Une étude utilisant des puces électroniques nichées dans les chaussures du personnel de l’Assistance publique-hôpitaux de Marseille (AP-HM) a mené à un constat alarmant. Seul un soignant sur cinq se désinfecte les mains avant d’avoir un contact avec un patient! De biens mauvais résultats qu’a présentés Pr Philippe Brouqui, chef du service des maladies infectieuses et tropicales de l’AP-HM, lors des Etats généraux des infections nosocomiales et de la sécurité des patients, qui se tenaient la semaine dernière à Paris.
Méconnaissance de la situation réelle
«Il y avait une méconnaissance de l’ampleur du problème d’observance de l’hygiène des mains , indique le Pr Philippe Brouqui, chef du service des maladies infectieuses et tropicales de l’AP-HM. Principalement car nous n'avions pas d’outil très performant pour la mesurer réellement ». Jusqu'ici cette évaluation ne reposait en effet que sur une observation réalisée par des personnes étrangères au service, ainsi que sur l’étude des volumes de solutions hydro-alcooliques utilisées.

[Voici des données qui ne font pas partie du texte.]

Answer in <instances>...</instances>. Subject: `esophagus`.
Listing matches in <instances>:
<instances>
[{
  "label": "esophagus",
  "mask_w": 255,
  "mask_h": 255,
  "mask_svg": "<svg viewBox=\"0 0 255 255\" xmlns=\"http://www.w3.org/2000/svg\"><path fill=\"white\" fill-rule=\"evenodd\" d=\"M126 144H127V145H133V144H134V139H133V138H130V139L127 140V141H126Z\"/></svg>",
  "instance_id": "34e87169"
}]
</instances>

Pour obtenir des données plus précises l’AP-HM a eu recours au système MediHandTrace d’identification par radiofréquence. Ce système utilise des puces électroniques nichées dans les talons des chaussures professionnelles des soignants, des antennes de détection au sol et des distributeurs électroniques de solutions hydro-alcooliques. Il est alors possible d’identifier un soignant, de savoir s’il se sert d’une solution hydro-alcoolique avant l’entrée dans la chambre du patient ou mieux encore à l’intérieur de la chambre juste avant le contact avec un patient.
Résultats inacceptables
Grâce à ce dispositif high-tech, l’AP-HM a réalisé une étude pendant 5 mois de septembre 2013 à mars 2014. Durant cette période, 14 500 parcours de soignants ont été suivis à la trace. Près de 4 630 de ces parcours se faisaient en présence de patients ou à leur contact. Ils concernaient 42 soignants et 132 patients dans sept chambres. Ce sont ces parcours qui ont été évalués. L’étude a montré que 56% des soignants ne se lavaient pas les mains au moins une fois pendant le parcours. Autre résultat inacceptable : 21,4% des soignants se lavaient les mains uniquement après le contact avec les patients. Quant à l’hygiène des mains avant le contact avec les patients seuls 22,6% des soignants s’y conformaient. Or l'hygiène des mains constitue la pierre angulaire de la lutte contre les infections nosocomiales dans les établissements hospitaliers.
Le Pr Brouqui apporte quelques nuances à ces résultats, et souligne qu’il existe de grandes différences entre les soignants, certains se désinfectant toujours les mains... mais d’autres jamais. Paradoxalement, plus il y a de soignants dans une chambre, plus ils se lavent les mains. Ceci peut s’expliquer « par un effet d’entraînement », indique le médecin. Enfin, plus les parcours sont courts, moins la désinfection des mains est pratiquée. C’est le cas d’allers et venues rapides dans les chambres pour apporter les médicaments par exemple.
Différent d'un audit national
Les résultats obtenus sont bien en dessous de ceux rapportés par un audit national mené de fin 2008 à mars 2009 sur près de 147 000 gestes d’hygiène des mains dans 762 établissements de santé. Cet audit a montré une observance et une conformité avant et après soin proche de 67%. Mais cette enquête a été réalisée par observation directe, de façon programmée, le personnel étant prévenu.